• PAGE:

=====

Can We Simplify Networks to Improve Economics?

We have network infrastructure, and we’ve had several models describing how it might be built better, made more efficient.  So far, none have really transformed networks.  We knew, through decades of FCC data on spending on telecommunications, what percentage of after-tax income people were prepared to devote to network services.  We now know that the percentage hasn’t changed much.  Thus, we have a picture of network services where revenues are static and where cost controls have proven difficult.  What happens now?

I’d followed the FCC “Statistics on Common Carrier” for all the years the report was published.  In it, the FCC offered the insight that telecom services accounted for 2.2% of disposable (after-tax) income for consumers.  The most recent information suggests that it’s between 2.5% and 2.7%, and IMHO the difference from the number decades ago is within the margin of error for the calculations.  From this, I think we can say that there’s no credible indication that consumers will pay more over time for communications.  Business spending on networks, as all operators know, is under considerable cost pressure, and things like SD-WAN promise to increase this pressure.  Revenue gains over time, therefore, are difficult to validate.  Losses might be more credible.

Operators, again IMHO, have known this for a long time, and their goal has been to reduce costs—both capex and opex.  Capex currently accounts for about 20 cents of each revenue dollar.  Another 18 cents are returned to shareholders.  “Process opex”, meaning the operations costs associated with infrastructure and services, accounted for about 29 cents per revenue dollar in 2018, the year that it peaked.  Under pressure from tactical cost-savings measures, it’s fallen to about 27 cents in 2020.

Capex reductions of about 20% have been the goal of operators, meaning a reduction of 4 cents per revenue dollar.  SDN and NFV (the “First Model” of change) were both aimed at framing a different model of networking based on more open-commodity technology, but neither have produced any significant reduction in capex, and neither has been widely adopted.  Most recently, operators have looked at a combination of open-source network software and open-model “white-box” hardware (the “Second Model”).  They indicate that this combination appears to have the potential to constrain capex growth, and perhaps reduce it by 10% if all the stars aligned.  The smart planners tell me that’s not enough either.

Some operators have been exploring what I’ll call the Third Model, and I’ve mentioned it in some earlier blogs.  This model says that the network of the future should be built primarily as an enormous optical capacity reservoir, capped with a minimalist service overlay.  You reduce both capex and complexity by burying network problems in oversupply, which is becoming cheaper than trying to manage a lower level of capacity.

How much of what goes on inside an IP network relates to actually forwarding packets?  My estimate is 15%.  The rest is associated with adaptive traffic management and overall network management.  If we stripped out all of the latter stuff, could we not propose that a “router” was very much like an SDN forwarding device?  If the forwarding tables in this stripped-down white box were maintained from a central control point (which even Segment Routing proposes as an approach), the entire service layer of the network could almost be a chip, which would surely cut the capex of operators.

The capacity-reservoir approach presumes that if there’s ample capacity in the transport network, and transport-layer facilities to reroute traffic if a trunk fails, the service layer doesn’t see many (if any) changes in status, and the central controller has nothing to respond to.  That eliminates scalability issues; there can be no floods of alarms to handle, no need for mass topology changes that require resetting a bunch of forwarding tables.

The central control point would then look like what?  Answer: a simulator.  When something happens, the control point models the new conditions (which, due to the enormous residual capacity, involves only a few conditions to model) and defines the new goal state.  It then gracefully adapts the service layer.  No hurry; the transport layer has already taken care of major issues, so we’re just tweaking things.

=====

• ROWS:
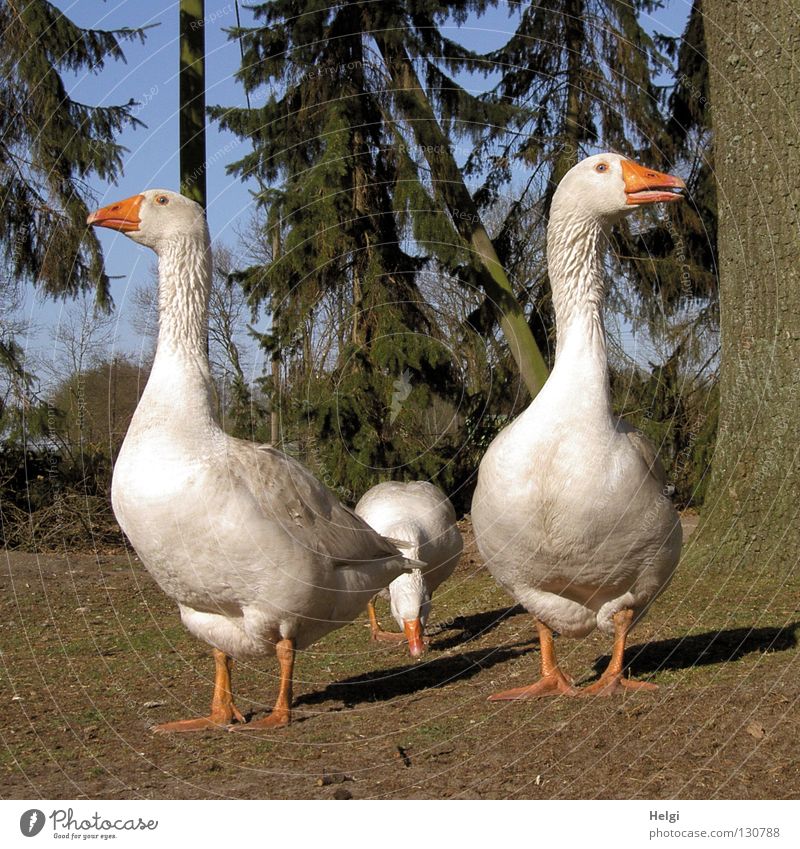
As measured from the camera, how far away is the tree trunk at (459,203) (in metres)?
10.4

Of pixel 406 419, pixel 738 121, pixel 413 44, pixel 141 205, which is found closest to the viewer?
pixel 141 205

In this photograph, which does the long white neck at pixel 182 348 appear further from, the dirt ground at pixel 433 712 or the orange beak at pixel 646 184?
the orange beak at pixel 646 184

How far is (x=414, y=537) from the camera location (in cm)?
886

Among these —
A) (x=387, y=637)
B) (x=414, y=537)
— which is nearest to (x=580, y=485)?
(x=414, y=537)

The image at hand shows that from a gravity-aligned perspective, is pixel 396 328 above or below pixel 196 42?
below

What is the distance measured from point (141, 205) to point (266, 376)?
357 centimetres

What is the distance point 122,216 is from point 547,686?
4466mm

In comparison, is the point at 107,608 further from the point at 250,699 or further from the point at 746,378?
the point at 746,378

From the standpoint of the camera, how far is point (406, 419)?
11672 mm

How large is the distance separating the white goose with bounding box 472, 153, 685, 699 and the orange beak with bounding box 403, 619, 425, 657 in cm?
184

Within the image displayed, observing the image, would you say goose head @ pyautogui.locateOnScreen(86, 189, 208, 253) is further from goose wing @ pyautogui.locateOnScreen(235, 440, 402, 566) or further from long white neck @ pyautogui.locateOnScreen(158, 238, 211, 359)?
goose wing @ pyautogui.locateOnScreen(235, 440, 402, 566)

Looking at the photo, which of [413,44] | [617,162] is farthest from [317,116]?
[617,162]

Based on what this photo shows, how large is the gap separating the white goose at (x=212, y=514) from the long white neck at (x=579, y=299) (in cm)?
197

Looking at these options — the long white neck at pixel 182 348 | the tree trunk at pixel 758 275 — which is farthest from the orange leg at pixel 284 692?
the tree trunk at pixel 758 275
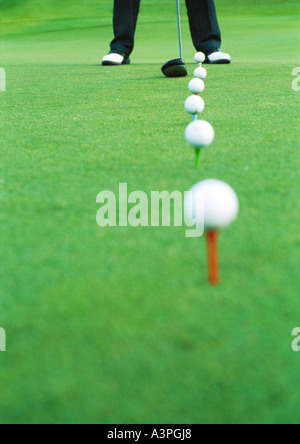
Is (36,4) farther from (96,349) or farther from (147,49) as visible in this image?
(96,349)

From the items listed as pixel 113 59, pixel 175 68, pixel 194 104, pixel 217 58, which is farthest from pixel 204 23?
pixel 194 104

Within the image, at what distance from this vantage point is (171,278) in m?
1.41

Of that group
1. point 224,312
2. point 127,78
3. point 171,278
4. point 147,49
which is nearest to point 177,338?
point 224,312

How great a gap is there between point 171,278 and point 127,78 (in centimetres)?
442

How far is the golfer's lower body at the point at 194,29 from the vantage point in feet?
22.3

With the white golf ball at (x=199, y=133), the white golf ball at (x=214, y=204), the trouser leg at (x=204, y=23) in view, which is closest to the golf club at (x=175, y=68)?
the trouser leg at (x=204, y=23)

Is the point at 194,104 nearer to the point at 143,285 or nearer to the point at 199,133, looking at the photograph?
the point at 199,133

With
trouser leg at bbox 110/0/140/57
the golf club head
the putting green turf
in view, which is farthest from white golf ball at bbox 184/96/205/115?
trouser leg at bbox 110/0/140/57

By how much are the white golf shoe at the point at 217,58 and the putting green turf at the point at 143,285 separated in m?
3.71

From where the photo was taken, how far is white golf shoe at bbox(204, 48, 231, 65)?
6.67 m

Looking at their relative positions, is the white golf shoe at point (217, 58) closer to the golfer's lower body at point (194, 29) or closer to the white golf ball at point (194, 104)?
the golfer's lower body at point (194, 29)

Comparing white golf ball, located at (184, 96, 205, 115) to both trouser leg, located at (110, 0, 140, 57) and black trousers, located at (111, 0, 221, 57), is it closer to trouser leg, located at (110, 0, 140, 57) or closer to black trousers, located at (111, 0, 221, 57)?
black trousers, located at (111, 0, 221, 57)

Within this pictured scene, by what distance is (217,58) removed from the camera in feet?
22.0

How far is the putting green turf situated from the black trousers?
4034 mm
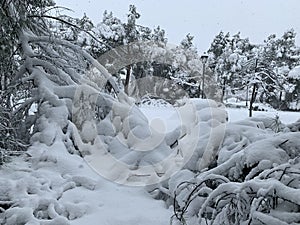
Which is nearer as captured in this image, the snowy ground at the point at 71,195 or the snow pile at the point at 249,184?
the snow pile at the point at 249,184

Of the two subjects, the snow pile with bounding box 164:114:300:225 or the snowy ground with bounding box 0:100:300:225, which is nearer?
the snow pile with bounding box 164:114:300:225

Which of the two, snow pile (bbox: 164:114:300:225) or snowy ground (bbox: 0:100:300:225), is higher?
snow pile (bbox: 164:114:300:225)

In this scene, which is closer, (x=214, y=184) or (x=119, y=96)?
(x=214, y=184)

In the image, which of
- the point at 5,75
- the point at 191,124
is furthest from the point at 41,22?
the point at 191,124

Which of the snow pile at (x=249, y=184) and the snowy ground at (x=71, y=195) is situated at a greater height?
the snow pile at (x=249, y=184)

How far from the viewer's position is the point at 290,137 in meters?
2.32

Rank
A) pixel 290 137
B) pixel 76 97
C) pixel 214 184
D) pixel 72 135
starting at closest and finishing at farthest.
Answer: pixel 290 137 → pixel 214 184 → pixel 72 135 → pixel 76 97

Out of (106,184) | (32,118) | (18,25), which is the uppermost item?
(18,25)

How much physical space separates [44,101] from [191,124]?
1.73m

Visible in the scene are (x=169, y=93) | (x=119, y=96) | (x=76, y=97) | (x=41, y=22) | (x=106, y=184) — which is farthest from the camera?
(x=169, y=93)

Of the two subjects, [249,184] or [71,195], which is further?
[71,195]

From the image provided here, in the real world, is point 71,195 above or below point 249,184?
below

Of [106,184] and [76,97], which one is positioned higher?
[76,97]

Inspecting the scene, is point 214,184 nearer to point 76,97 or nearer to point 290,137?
point 290,137
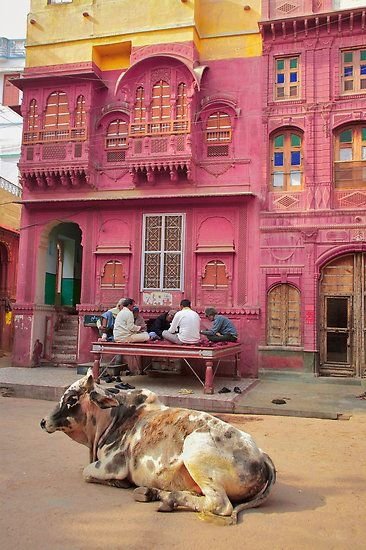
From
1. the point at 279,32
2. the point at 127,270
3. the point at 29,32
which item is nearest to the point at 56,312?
the point at 127,270

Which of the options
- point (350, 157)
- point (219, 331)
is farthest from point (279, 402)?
point (350, 157)

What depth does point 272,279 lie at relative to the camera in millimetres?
13852

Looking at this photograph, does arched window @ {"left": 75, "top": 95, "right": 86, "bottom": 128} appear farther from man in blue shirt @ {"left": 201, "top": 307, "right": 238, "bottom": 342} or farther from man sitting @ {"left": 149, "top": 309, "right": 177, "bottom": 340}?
man in blue shirt @ {"left": 201, "top": 307, "right": 238, "bottom": 342}

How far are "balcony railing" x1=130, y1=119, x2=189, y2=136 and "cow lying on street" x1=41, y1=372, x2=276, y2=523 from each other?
10.7 m

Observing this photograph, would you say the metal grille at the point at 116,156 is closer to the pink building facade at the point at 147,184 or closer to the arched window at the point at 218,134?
the pink building facade at the point at 147,184

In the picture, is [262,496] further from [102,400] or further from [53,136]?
[53,136]

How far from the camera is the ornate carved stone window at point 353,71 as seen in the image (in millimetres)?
13875

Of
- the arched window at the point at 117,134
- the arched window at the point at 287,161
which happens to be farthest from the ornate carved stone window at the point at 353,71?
the arched window at the point at 117,134

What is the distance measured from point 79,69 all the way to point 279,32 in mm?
5880

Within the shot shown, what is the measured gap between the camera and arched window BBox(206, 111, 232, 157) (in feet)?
48.3

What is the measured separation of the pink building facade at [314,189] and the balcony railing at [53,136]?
5.48 meters

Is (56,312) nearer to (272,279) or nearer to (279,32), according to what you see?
(272,279)

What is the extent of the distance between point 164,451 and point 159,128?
11777 mm

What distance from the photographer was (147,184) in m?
15.0
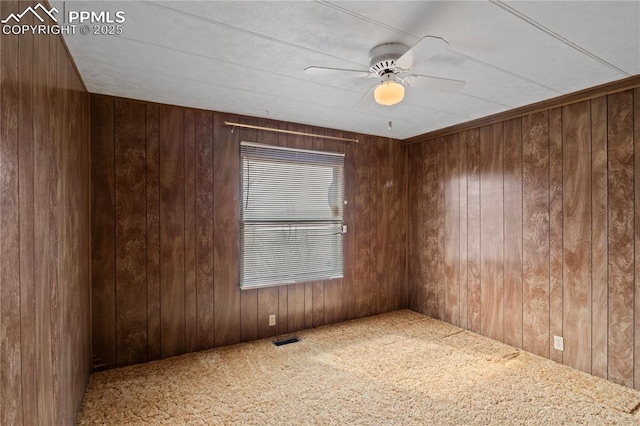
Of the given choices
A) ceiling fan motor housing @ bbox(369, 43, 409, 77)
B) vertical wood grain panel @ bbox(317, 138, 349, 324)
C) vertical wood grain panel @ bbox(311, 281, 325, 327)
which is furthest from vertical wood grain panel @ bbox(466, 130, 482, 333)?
ceiling fan motor housing @ bbox(369, 43, 409, 77)

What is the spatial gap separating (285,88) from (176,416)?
102 inches

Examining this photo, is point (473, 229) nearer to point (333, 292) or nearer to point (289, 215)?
point (333, 292)

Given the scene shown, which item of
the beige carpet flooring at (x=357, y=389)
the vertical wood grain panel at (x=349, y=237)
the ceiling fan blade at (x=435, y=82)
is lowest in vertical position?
the beige carpet flooring at (x=357, y=389)

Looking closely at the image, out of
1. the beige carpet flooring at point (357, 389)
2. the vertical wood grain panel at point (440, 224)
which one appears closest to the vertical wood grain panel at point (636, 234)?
the beige carpet flooring at point (357, 389)

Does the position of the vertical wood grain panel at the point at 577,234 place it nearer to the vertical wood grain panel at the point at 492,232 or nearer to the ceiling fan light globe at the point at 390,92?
the vertical wood grain panel at the point at 492,232

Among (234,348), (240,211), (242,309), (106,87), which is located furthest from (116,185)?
(234,348)

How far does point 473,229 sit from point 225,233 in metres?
2.82

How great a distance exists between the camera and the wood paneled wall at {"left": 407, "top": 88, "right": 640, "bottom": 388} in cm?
264

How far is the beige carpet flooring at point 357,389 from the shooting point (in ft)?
7.31

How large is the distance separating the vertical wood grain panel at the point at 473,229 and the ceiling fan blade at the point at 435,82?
180 centimetres

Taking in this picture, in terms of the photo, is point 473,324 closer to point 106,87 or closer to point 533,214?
point 533,214

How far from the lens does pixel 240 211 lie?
3.46 metres

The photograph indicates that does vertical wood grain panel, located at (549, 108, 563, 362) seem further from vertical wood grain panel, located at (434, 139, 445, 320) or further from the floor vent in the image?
the floor vent

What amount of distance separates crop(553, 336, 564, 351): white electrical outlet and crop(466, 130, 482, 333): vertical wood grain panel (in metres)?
0.78
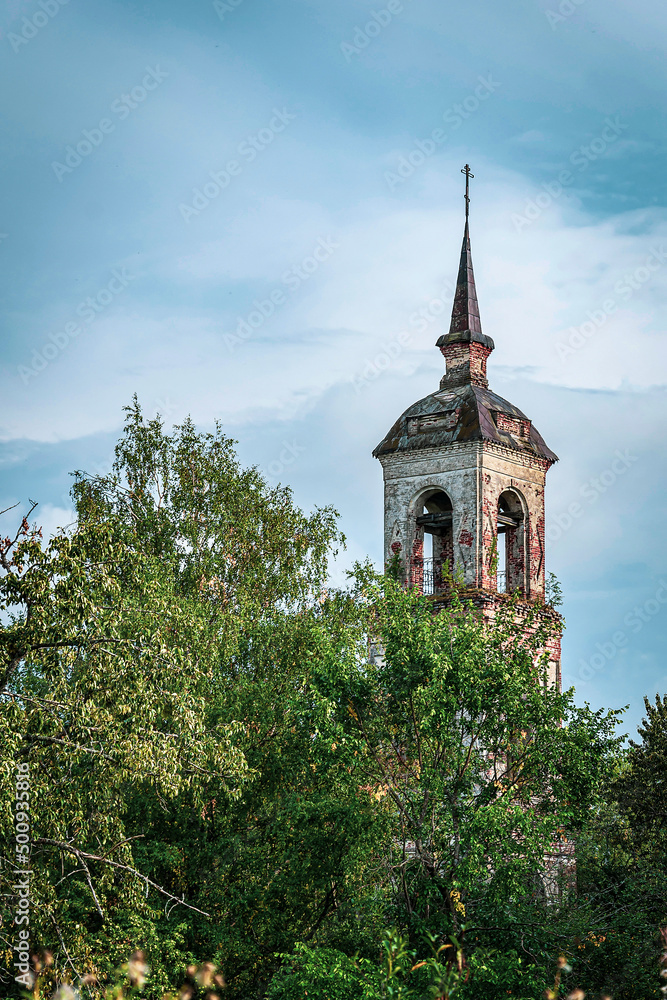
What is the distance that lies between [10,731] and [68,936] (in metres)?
3.52

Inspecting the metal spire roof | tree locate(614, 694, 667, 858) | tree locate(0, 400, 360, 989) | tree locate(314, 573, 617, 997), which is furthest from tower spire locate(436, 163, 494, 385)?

=====

• THE EXERCISE:
Answer these questions from the article on network economics.
(a) According to the FCC, what share of consumers' disposable income went to telecom services?
(b) In what year did process opex peak?
(c) What percentage of what goes on inside an IP network does the writer estimate relates to forwarding packets?
The lines have no part in this.

• SOLUTION:
(a) 2.2%
(b) 2018
(c) 15%